NEKs

The Nek protein kinase subfamily is named after the NIMA protein kinase of Aspergillus nidulans.  Loss of NIMA function results in arrest at the G2/M boundary of the cell cycle despite activation of Cdc2. NIMA is necessary for the nuclear import of Cdc2 at the start of mitosis, and also for the construction of the mitotic spindle. Overexpression of NIMA results in chromatin condensation (possibly through direct histone H3 phosphorylation), and pseudomitotic arrest in both Aspergillus (where it also induces abnormal spindles) and in mammalian cells. The latter suggested that a NIMA-like signaling pathway exists in higher eukaryotes. A single NIMA-family member has been described in both budding and fission yeast, named KIN3 and fin-1, respectively; the latter has been shown to be involved in the control of late mitotic events. The human genome encodes 11 protein kinases whose catalytic domains are approximately 40% identical to NIMA, and 40-85% identical to each other. Research in the past 10 years indicates that the expansion of the Nek family may reflect both an enlargement and a subdivision of the functions of NIMA among a divergent array of related kinases.

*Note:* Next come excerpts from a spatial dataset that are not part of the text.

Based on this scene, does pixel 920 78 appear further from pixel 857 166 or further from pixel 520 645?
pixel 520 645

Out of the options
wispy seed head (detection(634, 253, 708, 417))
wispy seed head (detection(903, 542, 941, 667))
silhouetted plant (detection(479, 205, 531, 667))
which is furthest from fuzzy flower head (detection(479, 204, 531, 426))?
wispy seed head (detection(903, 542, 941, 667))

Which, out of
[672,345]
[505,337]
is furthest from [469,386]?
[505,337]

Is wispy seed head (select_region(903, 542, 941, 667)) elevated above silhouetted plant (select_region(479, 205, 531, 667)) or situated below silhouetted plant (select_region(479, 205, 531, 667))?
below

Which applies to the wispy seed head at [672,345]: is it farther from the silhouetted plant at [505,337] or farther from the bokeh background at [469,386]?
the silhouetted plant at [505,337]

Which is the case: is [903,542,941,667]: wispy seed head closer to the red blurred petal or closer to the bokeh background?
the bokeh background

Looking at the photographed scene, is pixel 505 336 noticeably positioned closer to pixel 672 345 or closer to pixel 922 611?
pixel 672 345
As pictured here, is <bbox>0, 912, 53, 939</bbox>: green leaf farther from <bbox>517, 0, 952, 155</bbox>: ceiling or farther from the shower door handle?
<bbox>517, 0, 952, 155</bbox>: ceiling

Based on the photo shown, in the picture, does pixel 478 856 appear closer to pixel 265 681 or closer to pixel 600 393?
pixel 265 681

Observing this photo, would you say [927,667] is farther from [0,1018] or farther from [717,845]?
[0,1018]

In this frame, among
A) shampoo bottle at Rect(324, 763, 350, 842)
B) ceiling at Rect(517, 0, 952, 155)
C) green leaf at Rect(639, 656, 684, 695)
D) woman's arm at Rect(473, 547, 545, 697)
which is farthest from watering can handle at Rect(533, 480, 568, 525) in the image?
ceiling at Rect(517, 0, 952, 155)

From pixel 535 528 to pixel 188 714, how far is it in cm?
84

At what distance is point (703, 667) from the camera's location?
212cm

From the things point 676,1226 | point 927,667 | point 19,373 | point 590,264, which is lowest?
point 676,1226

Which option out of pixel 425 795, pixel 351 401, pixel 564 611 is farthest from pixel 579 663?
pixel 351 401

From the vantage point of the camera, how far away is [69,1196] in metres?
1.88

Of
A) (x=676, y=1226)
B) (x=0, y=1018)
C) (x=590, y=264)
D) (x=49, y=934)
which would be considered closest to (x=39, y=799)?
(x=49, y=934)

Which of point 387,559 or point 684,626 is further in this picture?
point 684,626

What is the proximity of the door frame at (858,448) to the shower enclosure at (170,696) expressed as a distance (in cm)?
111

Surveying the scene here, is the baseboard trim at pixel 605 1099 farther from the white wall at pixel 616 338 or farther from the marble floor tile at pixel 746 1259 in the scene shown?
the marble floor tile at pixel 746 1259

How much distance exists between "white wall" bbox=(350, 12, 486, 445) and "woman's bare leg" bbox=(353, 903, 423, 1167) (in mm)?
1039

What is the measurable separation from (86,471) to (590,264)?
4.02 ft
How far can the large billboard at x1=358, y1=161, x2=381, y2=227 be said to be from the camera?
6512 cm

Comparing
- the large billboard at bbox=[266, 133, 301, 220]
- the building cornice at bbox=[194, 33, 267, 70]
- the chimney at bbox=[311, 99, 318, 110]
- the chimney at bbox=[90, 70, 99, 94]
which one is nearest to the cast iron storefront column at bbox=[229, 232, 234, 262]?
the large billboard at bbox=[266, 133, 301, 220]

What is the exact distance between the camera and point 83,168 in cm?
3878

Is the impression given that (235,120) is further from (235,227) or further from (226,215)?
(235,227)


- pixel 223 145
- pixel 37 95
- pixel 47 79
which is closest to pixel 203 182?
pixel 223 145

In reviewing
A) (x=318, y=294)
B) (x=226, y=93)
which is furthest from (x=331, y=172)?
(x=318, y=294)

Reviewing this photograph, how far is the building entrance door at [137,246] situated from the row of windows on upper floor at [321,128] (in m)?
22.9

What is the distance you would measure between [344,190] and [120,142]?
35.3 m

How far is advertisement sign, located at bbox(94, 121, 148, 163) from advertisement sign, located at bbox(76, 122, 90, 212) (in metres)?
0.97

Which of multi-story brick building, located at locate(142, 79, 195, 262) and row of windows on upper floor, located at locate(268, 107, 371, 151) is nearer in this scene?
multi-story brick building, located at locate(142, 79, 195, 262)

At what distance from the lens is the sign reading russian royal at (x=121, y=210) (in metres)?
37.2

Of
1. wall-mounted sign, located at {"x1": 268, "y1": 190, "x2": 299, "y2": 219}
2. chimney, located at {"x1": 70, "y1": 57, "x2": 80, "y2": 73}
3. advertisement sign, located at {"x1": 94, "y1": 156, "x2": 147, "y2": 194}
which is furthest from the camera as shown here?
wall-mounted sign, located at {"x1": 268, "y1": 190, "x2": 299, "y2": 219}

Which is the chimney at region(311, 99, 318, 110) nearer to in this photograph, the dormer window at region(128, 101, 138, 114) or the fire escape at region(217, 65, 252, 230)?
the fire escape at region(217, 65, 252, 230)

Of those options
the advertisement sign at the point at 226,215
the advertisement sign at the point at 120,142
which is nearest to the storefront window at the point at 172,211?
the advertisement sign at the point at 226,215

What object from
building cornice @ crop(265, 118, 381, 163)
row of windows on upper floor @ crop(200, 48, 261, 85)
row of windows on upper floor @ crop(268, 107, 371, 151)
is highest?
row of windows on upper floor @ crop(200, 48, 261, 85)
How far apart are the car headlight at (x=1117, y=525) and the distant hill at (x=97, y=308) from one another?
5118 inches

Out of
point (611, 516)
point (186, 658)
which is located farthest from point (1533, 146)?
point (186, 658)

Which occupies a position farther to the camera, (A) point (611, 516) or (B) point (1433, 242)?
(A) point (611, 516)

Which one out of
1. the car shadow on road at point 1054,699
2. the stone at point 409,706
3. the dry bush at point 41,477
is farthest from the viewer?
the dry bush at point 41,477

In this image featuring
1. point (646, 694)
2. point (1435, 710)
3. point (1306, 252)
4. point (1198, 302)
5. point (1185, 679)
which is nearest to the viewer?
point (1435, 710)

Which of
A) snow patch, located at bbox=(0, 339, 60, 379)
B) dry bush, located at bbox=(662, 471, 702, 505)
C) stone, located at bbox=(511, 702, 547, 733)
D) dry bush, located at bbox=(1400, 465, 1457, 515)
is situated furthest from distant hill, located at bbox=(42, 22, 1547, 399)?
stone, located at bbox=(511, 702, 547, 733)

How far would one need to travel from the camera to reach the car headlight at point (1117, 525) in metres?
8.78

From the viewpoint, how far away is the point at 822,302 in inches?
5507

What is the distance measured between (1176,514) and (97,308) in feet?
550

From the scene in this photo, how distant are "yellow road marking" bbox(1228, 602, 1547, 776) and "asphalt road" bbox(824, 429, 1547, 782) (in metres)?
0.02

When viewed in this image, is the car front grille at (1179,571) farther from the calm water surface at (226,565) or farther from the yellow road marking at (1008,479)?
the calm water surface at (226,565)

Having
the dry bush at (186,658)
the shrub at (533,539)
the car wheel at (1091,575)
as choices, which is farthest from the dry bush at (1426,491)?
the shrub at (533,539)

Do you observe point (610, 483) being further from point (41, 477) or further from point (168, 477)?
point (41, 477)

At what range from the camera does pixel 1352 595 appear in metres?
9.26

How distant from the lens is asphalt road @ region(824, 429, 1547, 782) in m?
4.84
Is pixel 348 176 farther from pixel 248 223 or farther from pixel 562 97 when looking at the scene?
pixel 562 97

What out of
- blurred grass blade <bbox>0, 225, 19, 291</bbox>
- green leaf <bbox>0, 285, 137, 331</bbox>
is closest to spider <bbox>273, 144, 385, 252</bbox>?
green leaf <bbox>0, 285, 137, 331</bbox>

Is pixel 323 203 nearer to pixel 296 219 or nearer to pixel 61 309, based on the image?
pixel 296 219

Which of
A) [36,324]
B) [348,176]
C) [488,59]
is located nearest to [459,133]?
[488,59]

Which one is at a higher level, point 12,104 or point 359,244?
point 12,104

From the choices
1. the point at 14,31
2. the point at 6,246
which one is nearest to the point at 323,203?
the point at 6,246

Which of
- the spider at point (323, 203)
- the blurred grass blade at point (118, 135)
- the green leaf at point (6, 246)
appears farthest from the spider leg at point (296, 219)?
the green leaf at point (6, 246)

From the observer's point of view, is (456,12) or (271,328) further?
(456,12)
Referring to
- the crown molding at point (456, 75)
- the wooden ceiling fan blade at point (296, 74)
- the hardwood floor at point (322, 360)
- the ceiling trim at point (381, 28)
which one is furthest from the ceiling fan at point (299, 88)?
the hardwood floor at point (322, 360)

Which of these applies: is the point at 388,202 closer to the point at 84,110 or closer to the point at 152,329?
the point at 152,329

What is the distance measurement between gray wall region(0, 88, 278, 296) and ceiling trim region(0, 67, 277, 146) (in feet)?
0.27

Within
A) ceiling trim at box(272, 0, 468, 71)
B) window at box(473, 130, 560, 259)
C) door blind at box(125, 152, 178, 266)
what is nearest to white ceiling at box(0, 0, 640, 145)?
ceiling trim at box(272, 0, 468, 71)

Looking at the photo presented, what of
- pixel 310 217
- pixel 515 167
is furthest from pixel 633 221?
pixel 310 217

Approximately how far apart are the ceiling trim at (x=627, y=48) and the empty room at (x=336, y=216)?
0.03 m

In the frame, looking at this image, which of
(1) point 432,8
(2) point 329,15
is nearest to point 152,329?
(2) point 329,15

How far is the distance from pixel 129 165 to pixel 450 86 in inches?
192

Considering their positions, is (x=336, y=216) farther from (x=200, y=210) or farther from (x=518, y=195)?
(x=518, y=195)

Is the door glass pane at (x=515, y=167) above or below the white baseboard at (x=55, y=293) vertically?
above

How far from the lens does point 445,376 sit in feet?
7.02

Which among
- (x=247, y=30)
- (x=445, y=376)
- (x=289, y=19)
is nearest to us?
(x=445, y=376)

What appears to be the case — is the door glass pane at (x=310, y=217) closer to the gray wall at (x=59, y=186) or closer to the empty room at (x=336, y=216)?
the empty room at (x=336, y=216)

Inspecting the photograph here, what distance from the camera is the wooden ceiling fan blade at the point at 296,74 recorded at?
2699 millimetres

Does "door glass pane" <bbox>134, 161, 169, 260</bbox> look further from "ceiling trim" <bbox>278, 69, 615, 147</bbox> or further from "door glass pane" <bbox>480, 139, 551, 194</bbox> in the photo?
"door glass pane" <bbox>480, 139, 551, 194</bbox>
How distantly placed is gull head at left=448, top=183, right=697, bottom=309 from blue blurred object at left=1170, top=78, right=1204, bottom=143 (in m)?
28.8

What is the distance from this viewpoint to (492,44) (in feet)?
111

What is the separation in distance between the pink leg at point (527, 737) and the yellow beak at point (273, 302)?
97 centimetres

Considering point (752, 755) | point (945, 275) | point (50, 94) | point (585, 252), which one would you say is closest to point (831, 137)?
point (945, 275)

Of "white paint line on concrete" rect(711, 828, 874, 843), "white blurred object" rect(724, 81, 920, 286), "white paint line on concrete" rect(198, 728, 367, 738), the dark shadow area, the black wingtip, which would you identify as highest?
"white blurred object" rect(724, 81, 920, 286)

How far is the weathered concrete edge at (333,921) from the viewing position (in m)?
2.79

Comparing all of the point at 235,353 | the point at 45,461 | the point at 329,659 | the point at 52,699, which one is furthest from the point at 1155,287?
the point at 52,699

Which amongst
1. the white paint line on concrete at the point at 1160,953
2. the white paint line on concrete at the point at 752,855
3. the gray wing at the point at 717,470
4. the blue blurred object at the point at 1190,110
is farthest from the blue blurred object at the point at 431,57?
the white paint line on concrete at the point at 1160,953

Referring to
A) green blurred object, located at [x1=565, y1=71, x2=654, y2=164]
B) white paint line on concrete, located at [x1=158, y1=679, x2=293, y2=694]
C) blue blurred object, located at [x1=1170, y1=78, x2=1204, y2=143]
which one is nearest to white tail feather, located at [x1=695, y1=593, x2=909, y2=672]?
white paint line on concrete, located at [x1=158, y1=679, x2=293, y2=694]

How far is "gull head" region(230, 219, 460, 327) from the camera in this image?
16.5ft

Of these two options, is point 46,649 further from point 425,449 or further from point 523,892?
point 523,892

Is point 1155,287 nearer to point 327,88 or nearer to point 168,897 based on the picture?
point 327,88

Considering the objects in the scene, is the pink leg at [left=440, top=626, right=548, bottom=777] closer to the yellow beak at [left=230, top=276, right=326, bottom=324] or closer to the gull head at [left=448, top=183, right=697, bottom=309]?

The Nek protein kinase domains are all located near the protein aminoterminus (except for a central location in Nek10). Neks differ primarily in their noncatalytic carboxyterminal tails, which presumably specify different cellular localizations, substrate selection and/or modes of regulation. A feature common to the noncatalytic regions of almost all Neks is the presence of one or more coiled-coil motifs, that in at least two cases (Nek2 and Nercc1/Nek9) confer a homo-oligomerization that is essential to the activation of their catalytic function. In addition, Nek8 and Nercc1 contain a domain homologous to RCC1, the guanyl nucleotide exchange factor for the small GTPase Ran. In the case of Nercc1 the RCC1 domain acts as an autoinhibitory domain that is capable of binding both the Nercc1 catalytic domain and Ran.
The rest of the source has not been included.